## EXERCISE OBJECTIVE
Give the lines of the material verbatim, from the first line to the line with "Temporada de Monta Não", including both.
____
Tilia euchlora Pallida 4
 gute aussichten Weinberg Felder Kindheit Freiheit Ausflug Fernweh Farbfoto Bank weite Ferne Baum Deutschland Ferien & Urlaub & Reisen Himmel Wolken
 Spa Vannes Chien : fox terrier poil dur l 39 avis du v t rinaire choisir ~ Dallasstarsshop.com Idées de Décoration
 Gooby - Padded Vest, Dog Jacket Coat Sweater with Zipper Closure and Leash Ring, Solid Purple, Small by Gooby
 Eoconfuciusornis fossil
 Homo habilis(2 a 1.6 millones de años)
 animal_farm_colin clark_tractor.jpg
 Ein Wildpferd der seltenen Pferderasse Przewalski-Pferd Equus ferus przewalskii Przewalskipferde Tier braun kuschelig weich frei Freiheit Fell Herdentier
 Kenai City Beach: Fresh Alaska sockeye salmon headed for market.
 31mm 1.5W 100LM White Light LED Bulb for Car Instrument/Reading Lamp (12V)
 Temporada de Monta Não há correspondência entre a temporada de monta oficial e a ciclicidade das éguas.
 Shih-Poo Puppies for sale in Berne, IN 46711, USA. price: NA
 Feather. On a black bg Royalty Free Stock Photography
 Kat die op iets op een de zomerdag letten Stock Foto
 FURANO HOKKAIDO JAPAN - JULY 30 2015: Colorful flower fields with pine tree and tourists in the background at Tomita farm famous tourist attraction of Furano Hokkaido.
____
## WORKED SOLUTION
Tilia euchlora Pallida 4
 gute aussichten Weinberg Felder Kindheit Freiheit Ausflug Fernweh Farbfoto Bank weite Ferne Baum Deutschland Ferien & Urlaub & Reisen Himmel Wolken
 Spa Vannes Chien : fox terrier poil dur l 39 avis du v t rinaire choisir ~ Dallasstarsshop.com Idées de Décoration
 Gooby - Padded Vest, Dog Jacket Coat Sweater with Zipper Closure and Leash Ring, Solid Purple, Small by Gooby
 Eoconfuciusornis fossil
 Homo habilis(2 a 1.6 millones de años)
 animal_farm_colin clark_tractor.jpg
 Ein Wildpferd der seltenen Pferderasse Przewalski-Pferd Equus ferus przewalskii Przewalskipferde Tier braun kuschelig weich frei Freiheit Fell Herdentier
 Kenai City Beach: Fresh Alaska sockeye salmon headed for market.
 31mm 1.5W 100LM White Light LED Bulb for Car Instrument/Reading Lamp (12V)
 Temporada de Monta Não há correspondência entre a temporada de monta oficial e a ciclicidade das éguas.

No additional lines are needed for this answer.